# Information given:
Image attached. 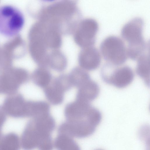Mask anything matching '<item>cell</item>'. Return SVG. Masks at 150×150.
Segmentation results:
<instances>
[{"instance_id": "12", "label": "cell", "mask_w": 150, "mask_h": 150, "mask_svg": "<svg viewBox=\"0 0 150 150\" xmlns=\"http://www.w3.org/2000/svg\"><path fill=\"white\" fill-rule=\"evenodd\" d=\"M78 89L76 100L89 103L95 99L100 92L98 84L91 79Z\"/></svg>"}, {"instance_id": "11", "label": "cell", "mask_w": 150, "mask_h": 150, "mask_svg": "<svg viewBox=\"0 0 150 150\" xmlns=\"http://www.w3.org/2000/svg\"><path fill=\"white\" fill-rule=\"evenodd\" d=\"M101 62L100 53L96 47L91 46L82 48L78 57L81 68L86 70H94L99 67Z\"/></svg>"}, {"instance_id": "6", "label": "cell", "mask_w": 150, "mask_h": 150, "mask_svg": "<svg viewBox=\"0 0 150 150\" xmlns=\"http://www.w3.org/2000/svg\"><path fill=\"white\" fill-rule=\"evenodd\" d=\"M100 50L108 63L115 66L123 64L128 57L127 48L124 41L119 37L109 36L101 42Z\"/></svg>"}, {"instance_id": "5", "label": "cell", "mask_w": 150, "mask_h": 150, "mask_svg": "<svg viewBox=\"0 0 150 150\" xmlns=\"http://www.w3.org/2000/svg\"><path fill=\"white\" fill-rule=\"evenodd\" d=\"M64 114L66 121L72 124L88 125L96 121L95 108L89 102L76 100L66 105Z\"/></svg>"}, {"instance_id": "15", "label": "cell", "mask_w": 150, "mask_h": 150, "mask_svg": "<svg viewBox=\"0 0 150 150\" xmlns=\"http://www.w3.org/2000/svg\"><path fill=\"white\" fill-rule=\"evenodd\" d=\"M45 24L43 37L45 44L48 49L57 50L60 47L62 44L61 33L54 28Z\"/></svg>"}, {"instance_id": "17", "label": "cell", "mask_w": 150, "mask_h": 150, "mask_svg": "<svg viewBox=\"0 0 150 150\" xmlns=\"http://www.w3.org/2000/svg\"><path fill=\"white\" fill-rule=\"evenodd\" d=\"M31 78L37 86L44 88L50 83L52 75L46 67H39L33 71Z\"/></svg>"}, {"instance_id": "9", "label": "cell", "mask_w": 150, "mask_h": 150, "mask_svg": "<svg viewBox=\"0 0 150 150\" xmlns=\"http://www.w3.org/2000/svg\"><path fill=\"white\" fill-rule=\"evenodd\" d=\"M98 29V23L94 19L88 18L81 20L74 31L75 42L82 48L93 46Z\"/></svg>"}, {"instance_id": "19", "label": "cell", "mask_w": 150, "mask_h": 150, "mask_svg": "<svg viewBox=\"0 0 150 150\" xmlns=\"http://www.w3.org/2000/svg\"><path fill=\"white\" fill-rule=\"evenodd\" d=\"M68 75L72 86L78 88L91 79L89 74L79 67L74 68Z\"/></svg>"}, {"instance_id": "20", "label": "cell", "mask_w": 150, "mask_h": 150, "mask_svg": "<svg viewBox=\"0 0 150 150\" xmlns=\"http://www.w3.org/2000/svg\"><path fill=\"white\" fill-rule=\"evenodd\" d=\"M101 150V149H98V150Z\"/></svg>"}, {"instance_id": "7", "label": "cell", "mask_w": 150, "mask_h": 150, "mask_svg": "<svg viewBox=\"0 0 150 150\" xmlns=\"http://www.w3.org/2000/svg\"><path fill=\"white\" fill-rule=\"evenodd\" d=\"M28 71L20 68L11 67L0 74V93L8 95L17 93L20 86L27 82Z\"/></svg>"}, {"instance_id": "2", "label": "cell", "mask_w": 150, "mask_h": 150, "mask_svg": "<svg viewBox=\"0 0 150 150\" xmlns=\"http://www.w3.org/2000/svg\"><path fill=\"white\" fill-rule=\"evenodd\" d=\"M56 126L49 113L34 117L28 123L25 133L24 146L27 150H52L51 134Z\"/></svg>"}, {"instance_id": "14", "label": "cell", "mask_w": 150, "mask_h": 150, "mask_svg": "<svg viewBox=\"0 0 150 150\" xmlns=\"http://www.w3.org/2000/svg\"><path fill=\"white\" fill-rule=\"evenodd\" d=\"M146 50L138 57L136 68L138 75L143 79L145 83L149 86L150 82V58L149 52Z\"/></svg>"}, {"instance_id": "4", "label": "cell", "mask_w": 150, "mask_h": 150, "mask_svg": "<svg viewBox=\"0 0 150 150\" xmlns=\"http://www.w3.org/2000/svg\"><path fill=\"white\" fill-rule=\"evenodd\" d=\"M25 23L23 13L18 8L11 5L0 6V33L12 37L18 34Z\"/></svg>"}, {"instance_id": "18", "label": "cell", "mask_w": 150, "mask_h": 150, "mask_svg": "<svg viewBox=\"0 0 150 150\" xmlns=\"http://www.w3.org/2000/svg\"><path fill=\"white\" fill-rule=\"evenodd\" d=\"M54 145L57 150H81L79 146L73 137L62 133H58Z\"/></svg>"}, {"instance_id": "16", "label": "cell", "mask_w": 150, "mask_h": 150, "mask_svg": "<svg viewBox=\"0 0 150 150\" xmlns=\"http://www.w3.org/2000/svg\"><path fill=\"white\" fill-rule=\"evenodd\" d=\"M47 64V67L59 72L64 70L67 65V61L64 55L60 51L54 50L48 54Z\"/></svg>"}, {"instance_id": "1", "label": "cell", "mask_w": 150, "mask_h": 150, "mask_svg": "<svg viewBox=\"0 0 150 150\" xmlns=\"http://www.w3.org/2000/svg\"><path fill=\"white\" fill-rule=\"evenodd\" d=\"M39 14L40 21L64 34L74 31L81 16L76 3L69 1L52 4L42 9Z\"/></svg>"}, {"instance_id": "10", "label": "cell", "mask_w": 150, "mask_h": 150, "mask_svg": "<svg viewBox=\"0 0 150 150\" xmlns=\"http://www.w3.org/2000/svg\"><path fill=\"white\" fill-rule=\"evenodd\" d=\"M27 100L17 93L8 95L2 106L6 114L14 117H26Z\"/></svg>"}, {"instance_id": "13", "label": "cell", "mask_w": 150, "mask_h": 150, "mask_svg": "<svg viewBox=\"0 0 150 150\" xmlns=\"http://www.w3.org/2000/svg\"><path fill=\"white\" fill-rule=\"evenodd\" d=\"M44 89L45 97L52 104L57 105L62 103L65 92L61 86L54 80Z\"/></svg>"}, {"instance_id": "3", "label": "cell", "mask_w": 150, "mask_h": 150, "mask_svg": "<svg viewBox=\"0 0 150 150\" xmlns=\"http://www.w3.org/2000/svg\"><path fill=\"white\" fill-rule=\"evenodd\" d=\"M144 23L142 18L135 17L127 23L121 30L122 36L128 43L127 56L134 60L148 49L143 35Z\"/></svg>"}, {"instance_id": "8", "label": "cell", "mask_w": 150, "mask_h": 150, "mask_svg": "<svg viewBox=\"0 0 150 150\" xmlns=\"http://www.w3.org/2000/svg\"><path fill=\"white\" fill-rule=\"evenodd\" d=\"M115 66L109 63L105 65L102 71V76L106 83L119 88H124L133 80L134 74L131 69L124 66L114 69Z\"/></svg>"}]
</instances>
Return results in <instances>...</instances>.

# Directions:
From the items above, collect each line that contains the string "instances". Case counts.

# Finished task:
<instances>
</instances>
Return results in <instances>...</instances>.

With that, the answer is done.